------ Record extracts
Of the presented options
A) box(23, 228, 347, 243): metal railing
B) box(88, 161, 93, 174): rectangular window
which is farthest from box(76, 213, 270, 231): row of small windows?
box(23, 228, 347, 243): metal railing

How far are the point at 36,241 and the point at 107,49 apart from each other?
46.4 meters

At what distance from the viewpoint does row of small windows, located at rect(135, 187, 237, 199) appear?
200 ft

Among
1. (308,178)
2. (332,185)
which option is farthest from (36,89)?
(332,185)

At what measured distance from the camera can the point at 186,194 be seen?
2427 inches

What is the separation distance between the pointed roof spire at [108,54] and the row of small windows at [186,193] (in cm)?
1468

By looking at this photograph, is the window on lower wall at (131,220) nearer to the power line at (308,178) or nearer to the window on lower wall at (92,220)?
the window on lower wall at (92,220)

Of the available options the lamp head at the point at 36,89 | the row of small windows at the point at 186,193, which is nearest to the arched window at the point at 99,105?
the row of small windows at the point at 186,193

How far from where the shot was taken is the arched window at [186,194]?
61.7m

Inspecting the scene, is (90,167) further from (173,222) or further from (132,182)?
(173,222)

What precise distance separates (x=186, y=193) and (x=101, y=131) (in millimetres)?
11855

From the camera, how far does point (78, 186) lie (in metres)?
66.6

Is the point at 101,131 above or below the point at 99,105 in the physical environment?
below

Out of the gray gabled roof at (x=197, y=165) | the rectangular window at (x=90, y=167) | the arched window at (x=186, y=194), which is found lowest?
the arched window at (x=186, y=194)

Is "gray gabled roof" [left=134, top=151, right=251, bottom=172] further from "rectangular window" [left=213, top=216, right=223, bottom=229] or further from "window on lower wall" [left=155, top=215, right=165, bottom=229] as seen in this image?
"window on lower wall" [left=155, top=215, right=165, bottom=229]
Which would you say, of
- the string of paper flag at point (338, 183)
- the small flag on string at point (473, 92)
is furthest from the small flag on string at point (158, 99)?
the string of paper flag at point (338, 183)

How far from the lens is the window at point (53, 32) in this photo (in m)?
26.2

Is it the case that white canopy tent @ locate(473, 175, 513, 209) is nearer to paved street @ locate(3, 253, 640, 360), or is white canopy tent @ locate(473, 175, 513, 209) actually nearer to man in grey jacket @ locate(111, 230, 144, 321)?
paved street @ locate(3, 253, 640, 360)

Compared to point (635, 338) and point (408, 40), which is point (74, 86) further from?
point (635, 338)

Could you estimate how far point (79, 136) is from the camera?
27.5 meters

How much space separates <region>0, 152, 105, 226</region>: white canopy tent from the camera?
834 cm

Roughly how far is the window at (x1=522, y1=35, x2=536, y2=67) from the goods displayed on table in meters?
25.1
------------
Copy out every line, without changes, from the one containing "Is it the case" down to the one containing "27.5 meters", with both of those lines included.

## Worked solution
Is it the case that white canopy tent @ locate(473, 175, 513, 209) is nearer to paved street @ locate(3, 253, 640, 360), or is white canopy tent @ locate(473, 175, 513, 209) actually nearer to man in grey jacket @ locate(111, 230, 144, 321)?
paved street @ locate(3, 253, 640, 360)

Compared to point (635, 338) and point (408, 40), which is point (74, 86) further from?
point (635, 338)

Could you estimate how far point (79, 136) is from the camera?
27.5 meters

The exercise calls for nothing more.